Parkinson’s, multiple sclerosis drug company files bankruptcy
Pearl River, N.Y.-based Acorda Therapeutics (ACOR) , maker of Parkinson’s disease and multiple sclerosis therapies, on April 1 filed for Chapter 11 bankruptcy in the U.S. Bankruptcy Court for the Southern District of New York with a restructuring support agreement backed by its ad hoc noteholder group that seeks a sale to stalking-horse bidder Merz Therapeutics for a $185 million bid and an eventual confirmation of a liquidation plan to wind down operations after a sale.
The drug company will also seek $60 million in debtor-in-possession financing to fund operations during bankruptcy from its ad hoc noteholders, consisting of $10 million available on interim approval by the court, $10 million provided on final approval and a roll up of $40 million in debt.
The debtor listed $266.2 million in debt and $108.5 million in assets in its petition.
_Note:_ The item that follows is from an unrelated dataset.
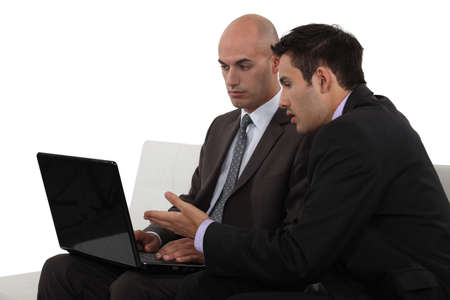 decipher: Businessmen discussing something on a laptop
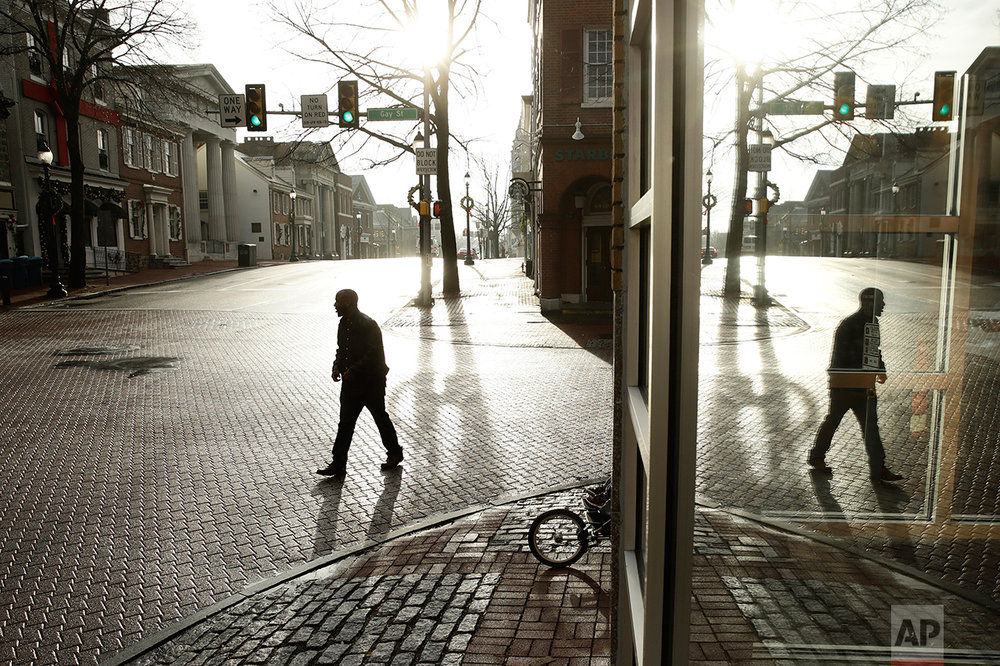 A pedestrian walks along Gay Street in West Chester, Pa., Wednesday, Jan. 4, 2017. Chester is the richest county in Pennsylvania; it is majority Republican, but Democratic presidential candidate Hillary Clinton won here easily in 2016. (AP Photo/Matt Rourke)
Acorda, founded in 1995, markets its Ampyra drug, which improves walking in adults with multiple sclerosis. The company manages the production and distribution of the drug through a third-party contract with Pantheon Inc. The drug is known as Fampyra outside the U.S. and produced and distributed by Biogen International GmbH, though the parties’ contract is set to terminate on Jan. 1, 2025.
The biopharmaceutical company’s other product is Inbrija, the first and only levodopa inhalation powder approved by the Food and Drug Administration for intermittent treatment of episodic motor fluctuations in adults with Parkinson’s disease treated with carbidopa/levodopa regimen. Catalent Massachusetts manufactures the drug under contract through 2030.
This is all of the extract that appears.